President Trump has drawn a line in the sand much as his predecessor did and said we will never let Iran have a nuclear weapon. And with the United States having withdrawn from the Iran nuclear deal, the JCPOA, and with Iran and our European allies increasingly farther and farther apart on their conduct, and with Iran restarting centrifuges and restarting enrichment, it is not an unforeseeable moment that whether weeks or months or years from now, but quite possibly months, a team from the senior ranks of our military will go to the president and say here is a range of options that might include striking Iran. That is a fact pattern that requires Congress to provide it authorization. Yes, I recognize there are exigencies, there are there are emergencies, there are moments where the president must take action to authorize our armed forces to strike in order to defend our troops, defend our interests at home and abroad.
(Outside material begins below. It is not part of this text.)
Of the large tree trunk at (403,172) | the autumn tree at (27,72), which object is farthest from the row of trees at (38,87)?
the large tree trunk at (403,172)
But this entirely foreseeable scenario, one which we should all be working to avoid but which is foreseeable, is exactly why I am supporting the bipartisan resolution introduced by Senators Kaine and Lee. The United States Senate must take back its responsibility for authorizing our armed forces to protect us overseas, and we need to show clear-eyed support for our armed forces and for the path forward. President Trump, like all presidents before him, does not have the authority to wage war without consulting this Congress. And Democrats and Republicans are concerned about this administration’s apparent indifference towards Congress and its critical role in deciding matters of war and peace. The House has just passed two measures to restrict the president’s war-making powers. The Senate needs to have that same debate, that same discussion, and needs to take up and pass this resolution. This is how our system of government works best. Through respectful disagreement, through thoughtful, informed debate, and through votes in both chambers to express the will of the American people.
So, let me close by saying this. To service members whom I meet in Delaware, to many more serving around the country and around the world, war should be our last resort. And if diplomacy should fail in this case or others, I will insist our administration produce a clear strategy and a mission for our troops that our service men and women can accomplish and that our Congress provides our military with the resources and authorities they need. We are blessed with a system of democratic governance that challenges us, in times when stakes are highest, to rise to the occasion and to earn our place in the history of this democratic republic. We do that by reaffirming our faith in our Constitution, including Article 1, which gives to this body the responsibility to weigh vital decisions of war and peace. With that, thank you, Madam President, I yield the floor.